Bonds also said the state never compared markings found on the door to any shotgun, did not inspect tooling marks found on the phone lines that had been cut and did not take photographs of tire tracks a deputy saw on the property in the hours after the murders.


Investigators also failed to explore other theories of the crime, including Philip Heidt’s business dealings that left him heavily in debt and the identification of a methamphetamine dealer who lived not far from the Heidt home.


“Investigators found no DNA, no blood, no fingerprints, no tire tracks, no witnesses or ballistic material to connect Craig Heidt to this crime,” Bonds said.


The only evidence the state had, Bonds said, was circumstantial. Muldrew attempted to refute the allegation.


“If there was ever a case where circumstantial evidence was overwhelming evidence, this is the case” Muldrew said. “The bruises on his shoulder are just as good as DNA.”

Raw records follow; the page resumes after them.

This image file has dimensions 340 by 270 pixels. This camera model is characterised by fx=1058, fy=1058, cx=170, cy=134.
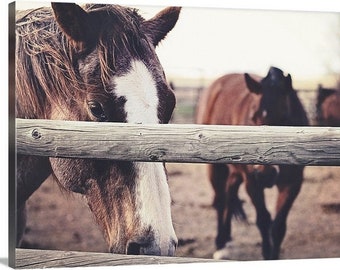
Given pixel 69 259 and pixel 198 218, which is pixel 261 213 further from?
pixel 69 259

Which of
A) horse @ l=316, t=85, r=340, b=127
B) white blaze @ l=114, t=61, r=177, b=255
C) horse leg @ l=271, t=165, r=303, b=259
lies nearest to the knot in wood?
white blaze @ l=114, t=61, r=177, b=255

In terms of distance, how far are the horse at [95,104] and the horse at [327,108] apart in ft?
5.04

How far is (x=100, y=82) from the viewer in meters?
8.19

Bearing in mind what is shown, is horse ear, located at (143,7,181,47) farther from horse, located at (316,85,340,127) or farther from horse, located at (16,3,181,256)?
horse, located at (316,85,340,127)

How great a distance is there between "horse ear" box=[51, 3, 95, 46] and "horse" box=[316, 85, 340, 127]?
7.00ft

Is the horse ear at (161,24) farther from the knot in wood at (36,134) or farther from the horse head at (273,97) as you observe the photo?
the knot in wood at (36,134)

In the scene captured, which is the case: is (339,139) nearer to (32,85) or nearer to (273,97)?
(273,97)

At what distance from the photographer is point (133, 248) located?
27.1 ft

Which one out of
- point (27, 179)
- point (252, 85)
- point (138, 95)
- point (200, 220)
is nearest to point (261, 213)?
point (200, 220)

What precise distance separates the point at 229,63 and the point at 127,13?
3.32 feet

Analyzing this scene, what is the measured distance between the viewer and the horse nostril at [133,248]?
8.23 m

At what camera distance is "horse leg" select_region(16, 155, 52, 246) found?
8.20m

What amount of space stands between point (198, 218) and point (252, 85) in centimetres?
122

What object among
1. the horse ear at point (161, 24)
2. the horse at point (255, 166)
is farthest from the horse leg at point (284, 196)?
the horse ear at point (161, 24)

Muldrew said the defense’s own firearms expert agreed the state’s theory was consistent with the evidence. He also told justices investigators probed the crime for nine months before making an arrest.

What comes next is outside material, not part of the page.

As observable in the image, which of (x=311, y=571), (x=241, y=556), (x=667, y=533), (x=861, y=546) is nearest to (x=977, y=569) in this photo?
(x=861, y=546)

“They thoroughly investigated this case for nine months,” he said. “They went down every rabbit trail and chased every red herring, most of them at the suggestion of Chris Heidt. Every theory was exhausted in this case.”

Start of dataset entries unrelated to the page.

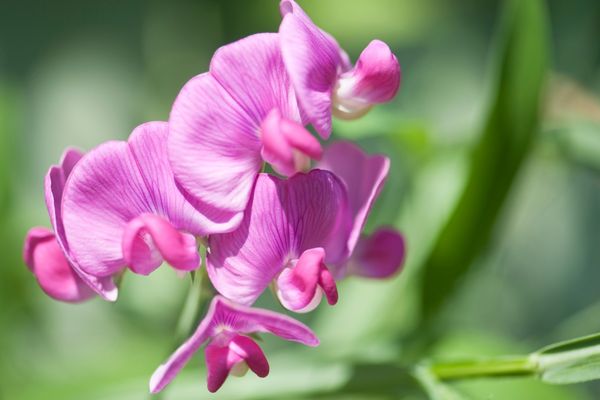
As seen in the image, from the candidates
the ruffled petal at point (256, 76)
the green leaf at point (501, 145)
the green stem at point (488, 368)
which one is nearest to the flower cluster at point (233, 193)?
the ruffled petal at point (256, 76)

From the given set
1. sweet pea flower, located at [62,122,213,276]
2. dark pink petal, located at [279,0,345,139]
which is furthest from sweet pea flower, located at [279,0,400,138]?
sweet pea flower, located at [62,122,213,276]

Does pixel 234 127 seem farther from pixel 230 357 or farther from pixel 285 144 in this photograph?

Most of Bonds’ argument – and the ensuing questions from the justices – centered on the shotgun turned over to authorities during the trial. Bonds claimed it was potential evidence that was suppressed and it should have been allowed, under the case Brady v. Maryland.


“The shotgun is very relevant,” he said. “The state deemed it was not relevant. It is the same type, make and model they allege was used in the crime.”


Bonds also told justices he had no recollection of a discussion about the shotgun in open court. He added no tests were done on the shotgun to see if it could have been the murder weapon.


Justice David Nahmias asked Bonds why he couldn’t have performed the tests after the trial.


“The burden is not on the state to show it is exculpatory,” he said.


Muldrew said the shotgun David Dumas presented to Sheriff Jimmy McDuffie during the trial had no relevance. He also said he could point “to the place in the courtroom where the conversation” about the gun took place. “The sheriff testified to it,” he added.


Muldrew said the defense knew about the guns, and the shotgun in question, well before the trial. They were taken to Alan Heidt, Chris, Carey and Craig’s uncle, for safekeeping because the family worried Robin Heidt might use them to injure herself. They eventually were handed over to the sheriff’s office, and those weapons were returned to the Heidt family.


Though no documentation or chain of evidence on the guns existed, Bonds argued, Muldrew countered that the defense knew of the existence of those weapons and the shotgun in question well before the trial. They had been returned to attorney Craig Bonnell, who also represented Robin Heidt and Craig Heidt.


“The defense knew about it before we did,” Muldrew said.


Craig Heidt’s own statements to investigators also play a part in the evidence, according to Muldrew.


“The evidence is clear that the defendant lied about everything he was asked about, and even things he wasn’t asked about,” Muldrew said.


Justices could render their decision anytime in the next several weeks.